A while back Viktor had to make a server redirect from http://domain.com to http://www.domain.com. He experienced some issues because of his lack of control over the server which he wrote about here.

Also the other day we featured an article about the importance of having a unified URL. Since

http://www.domain.com/article.html

looks different than

http://domain.com/article.html

to del.icio.us and similar services, you might not get all that nice attention you deserve. In our article we suggested using Cuzimatter to alleviate the problem. We also linked to a suggestion by Pronet Advertising’s URL’s matter. This article mentions that redirecting everyone to the same URL, if possible, is useful too.

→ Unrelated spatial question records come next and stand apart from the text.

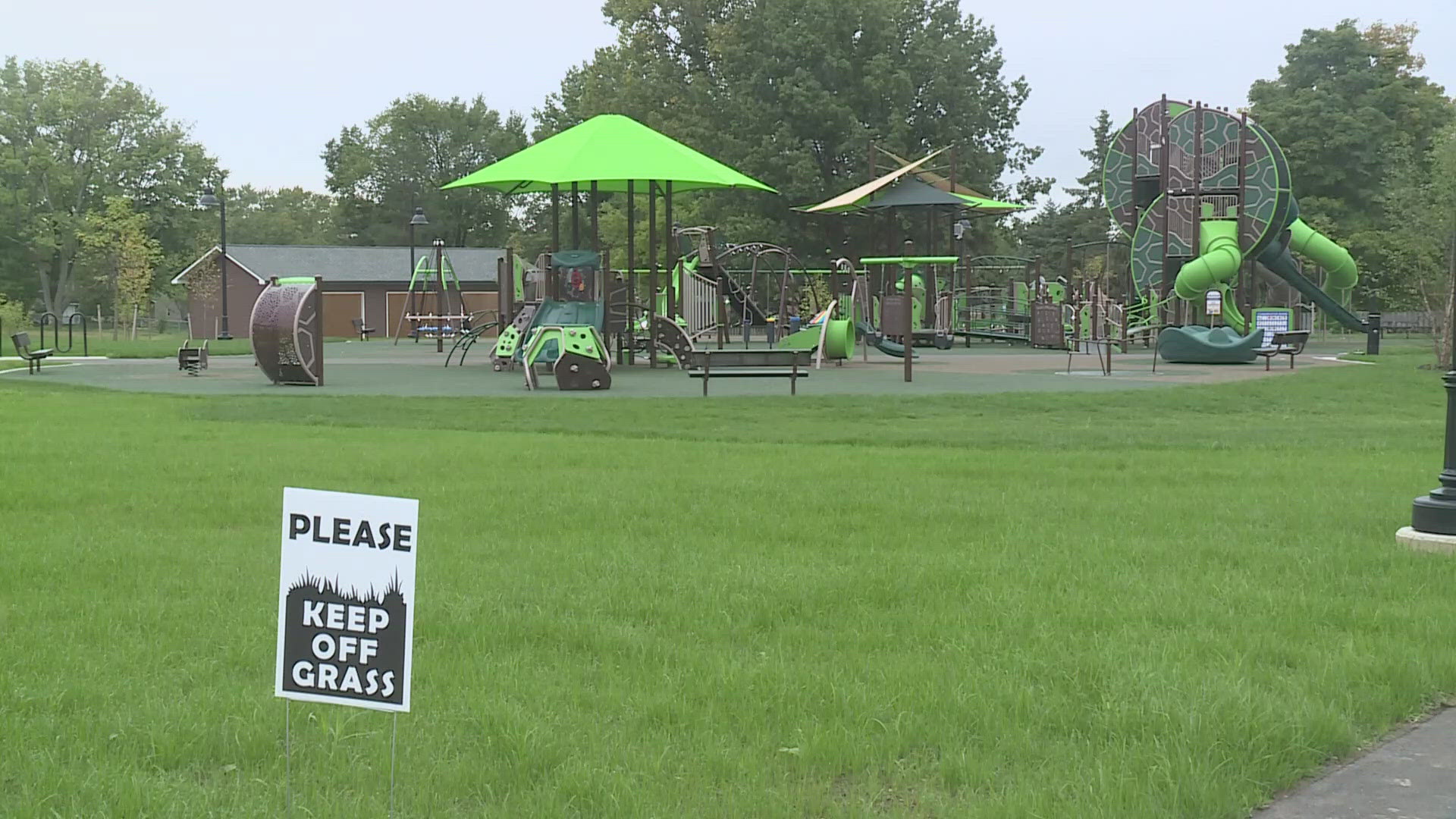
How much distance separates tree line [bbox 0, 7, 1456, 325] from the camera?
52.6 meters

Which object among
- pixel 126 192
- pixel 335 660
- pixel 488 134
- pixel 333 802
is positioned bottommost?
pixel 333 802

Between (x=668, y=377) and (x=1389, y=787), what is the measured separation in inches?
875

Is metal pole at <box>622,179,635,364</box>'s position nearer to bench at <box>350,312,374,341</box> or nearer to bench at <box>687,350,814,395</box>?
bench at <box>687,350,814,395</box>

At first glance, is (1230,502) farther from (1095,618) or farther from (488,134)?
(488,134)

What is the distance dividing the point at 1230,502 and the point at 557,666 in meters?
5.92

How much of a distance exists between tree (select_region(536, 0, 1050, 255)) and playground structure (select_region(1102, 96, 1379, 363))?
38.7 ft

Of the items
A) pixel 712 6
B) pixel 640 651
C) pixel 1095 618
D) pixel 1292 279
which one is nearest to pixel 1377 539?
pixel 1095 618

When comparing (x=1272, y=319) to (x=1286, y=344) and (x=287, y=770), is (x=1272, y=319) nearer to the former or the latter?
(x=1286, y=344)

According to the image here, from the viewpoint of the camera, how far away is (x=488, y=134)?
92.8m

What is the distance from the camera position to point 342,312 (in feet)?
214

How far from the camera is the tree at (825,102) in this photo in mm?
52406

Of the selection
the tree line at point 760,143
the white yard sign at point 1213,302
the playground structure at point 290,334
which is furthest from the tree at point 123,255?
the white yard sign at point 1213,302

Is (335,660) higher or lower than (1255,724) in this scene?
higher

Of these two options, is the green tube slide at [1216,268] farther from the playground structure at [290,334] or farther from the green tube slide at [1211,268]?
the playground structure at [290,334]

We already use our own solution, Cuzimatter to promote unified links to our articles. But today as you might have noticed, we have also added the other solution: any address on http://playingwithwire.com now redirects to http://www.playingwithwire.com.

Luckily, we have a little bit more control over our own server than Viktor did when he was working with this earlier. So on Playing With Wire, the redirect is as simple as it gets. We use Apache 2 as our web server. Our httpd.conf used to look something like this:

<virtualhost> ServerName playingwithwire.com ServerAlias www.playingwithwire.com

All we had to do was to change this a little bit. (Note that the Redirect pemanent thing should be just one line including the http://… part.) Here’s the modified configuration:

<virtualhost> Servername playingwithwire.com Redirect permanent / http://www.playingwithwire.com/ </virtualhost> <virtualhost> ServerName www.playingwithwire.com ...

All done! Works for every page on the site and does not require slow .htaccess files or complicated mod rewrite rules.